### What this task involves
Lay out everything from the start of the entries down to the line that contains "8.38 meters" as a JSON list of strings, one string per line, with blank lines dropped. Leave the pictures out.

%%

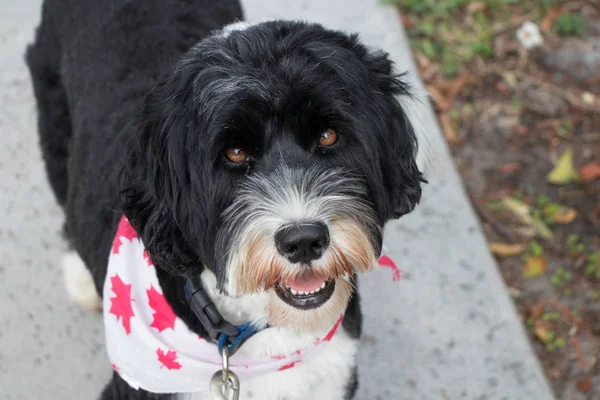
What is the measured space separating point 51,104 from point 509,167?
2.45 meters

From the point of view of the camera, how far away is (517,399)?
3305 mm

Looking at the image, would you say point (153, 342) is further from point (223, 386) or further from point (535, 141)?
point (535, 141)

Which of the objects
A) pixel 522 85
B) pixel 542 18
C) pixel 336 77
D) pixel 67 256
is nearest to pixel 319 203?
pixel 336 77

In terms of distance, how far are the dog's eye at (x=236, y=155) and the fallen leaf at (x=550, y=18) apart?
3.17 m

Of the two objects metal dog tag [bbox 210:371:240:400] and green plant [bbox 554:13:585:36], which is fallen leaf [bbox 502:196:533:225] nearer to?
green plant [bbox 554:13:585:36]

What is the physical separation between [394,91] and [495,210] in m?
1.87

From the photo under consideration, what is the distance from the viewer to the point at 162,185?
2.26 meters

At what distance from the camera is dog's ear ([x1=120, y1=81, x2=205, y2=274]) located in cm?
219

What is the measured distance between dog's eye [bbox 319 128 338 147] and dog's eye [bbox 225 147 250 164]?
224mm

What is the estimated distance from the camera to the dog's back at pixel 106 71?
114 inches

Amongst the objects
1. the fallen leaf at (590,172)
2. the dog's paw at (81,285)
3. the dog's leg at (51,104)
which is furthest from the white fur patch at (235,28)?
the fallen leaf at (590,172)

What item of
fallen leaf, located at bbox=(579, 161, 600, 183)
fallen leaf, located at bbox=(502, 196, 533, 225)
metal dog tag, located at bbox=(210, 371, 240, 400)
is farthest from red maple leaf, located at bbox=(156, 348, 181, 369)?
fallen leaf, located at bbox=(579, 161, 600, 183)

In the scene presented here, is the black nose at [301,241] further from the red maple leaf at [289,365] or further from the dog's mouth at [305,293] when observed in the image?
the red maple leaf at [289,365]

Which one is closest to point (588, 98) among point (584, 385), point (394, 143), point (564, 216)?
point (564, 216)
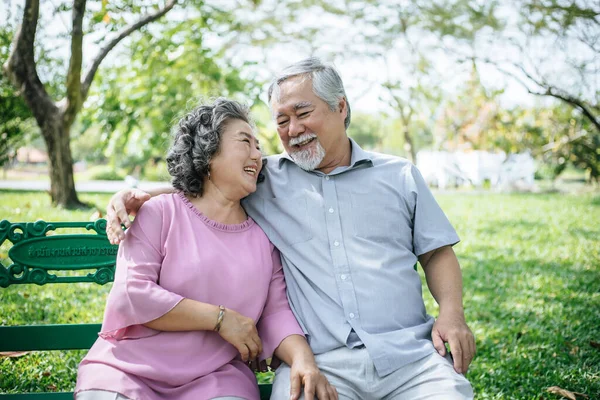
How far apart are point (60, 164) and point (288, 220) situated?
8.38 meters

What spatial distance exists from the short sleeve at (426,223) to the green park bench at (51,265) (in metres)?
0.96

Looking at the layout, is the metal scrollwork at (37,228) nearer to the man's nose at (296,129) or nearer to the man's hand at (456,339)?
the man's nose at (296,129)

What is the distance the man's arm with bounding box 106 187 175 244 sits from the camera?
2193mm

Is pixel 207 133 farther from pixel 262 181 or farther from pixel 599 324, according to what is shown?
pixel 599 324


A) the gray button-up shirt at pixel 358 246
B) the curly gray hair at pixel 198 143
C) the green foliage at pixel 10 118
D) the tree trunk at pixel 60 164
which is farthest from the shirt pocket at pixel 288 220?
the green foliage at pixel 10 118

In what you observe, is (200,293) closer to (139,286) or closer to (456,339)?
(139,286)

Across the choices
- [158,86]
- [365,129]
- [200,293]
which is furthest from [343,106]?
[365,129]

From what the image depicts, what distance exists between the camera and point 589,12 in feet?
26.8

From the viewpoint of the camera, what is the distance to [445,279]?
2496 millimetres

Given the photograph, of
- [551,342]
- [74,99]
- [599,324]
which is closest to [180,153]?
[551,342]

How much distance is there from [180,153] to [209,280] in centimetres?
60

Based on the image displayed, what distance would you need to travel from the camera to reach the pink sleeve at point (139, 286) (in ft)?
6.84

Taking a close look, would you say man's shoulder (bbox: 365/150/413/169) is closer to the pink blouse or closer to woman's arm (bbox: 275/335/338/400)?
the pink blouse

%%

### Completed exercise
[
  "What is the measured space separating point 51,104 from point 509,167?",
  "2.45 meters",
  "From the point of view of the camera, how far away is (517,399)?",
  "3305 mm",
  "Looking at the image, would you say point (153, 342) is further from point (223, 386) or further from point (535, 141)?",
  "point (535, 141)",
  "Which of the objects",
  "A) pixel 522 85",
  "B) pixel 542 18",
  "C) pixel 336 77",
  "D) pixel 67 256",
  "is nearest to pixel 319 203?",
  "pixel 336 77",
  "In terms of distance, how far are the dog's eye at (x=236, y=155) and the fallen leaf at (x=550, y=18) apart?",
  "3.17 m",
  "Of the two objects metal dog tag [bbox 210:371:240:400] and green plant [bbox 554:13:585:36], which is fallen leaf [bbox 502:196:533:225] nearer to?",
  "green plant [bbox 554:13:585:36]",
  "What is the physical separation between [394,91] and [495,210] in m?",
  "1.87",
  "From the photo under consideration, what is the distance from the viewer to the point at 162,185?",
  "2.26 meters",
  "At what distance from the camera is dog's ear ([x1=120, y1=81, x2=205, y2=274]) located in cm?",
  "219",
  "What is the measured distance between dog's eye [bbox 319 128 338 147] and dog's eye [bbox 225 147 250 164]?",
  "224mm",
  "What is the estimated distance from the camera to the dog's back at pixel 106 71?",
  "114 inches",
  "Amongst the objects",
  "1. the fallen leaf at (590,172)",
  "2. the dog's paw at (81,285)",
  "3. the dog's leg at (51,104)",
  "which is furthest from the white fur patch at (235,28)?",
  "the fallen leaf at (590,172)",
  "What item of",
  "fallen leaf, located at bbox=(579, 161, 600, 183)",
  "fallen leaf, located at bbox=(502, 196, 533, 225)",
  "metal dog tag, located at bbox=(210, 371, 240, 400)",
  "is farthest from red maple leaf, located at bbox=(156, 348, 181, 369)?",
  "fallen leaf, located at bbox=(579, 161, 600, 183)",
  "In the scene presented here, is the black nose at [301,241] further from the red maple leaf at [289,365] or further from the dog's mouth at [305,293] when observed in the image?",
  "the red maple leaf at [289,365]",
  "Which one is closest to point (588, 98) among point (584, 385), point (394, 143), point (564, 216)?",
  "point (564, 216)",
  "How far apart are point (60, 164) and point (288, 220) situated?",
  "8.38 meters"
]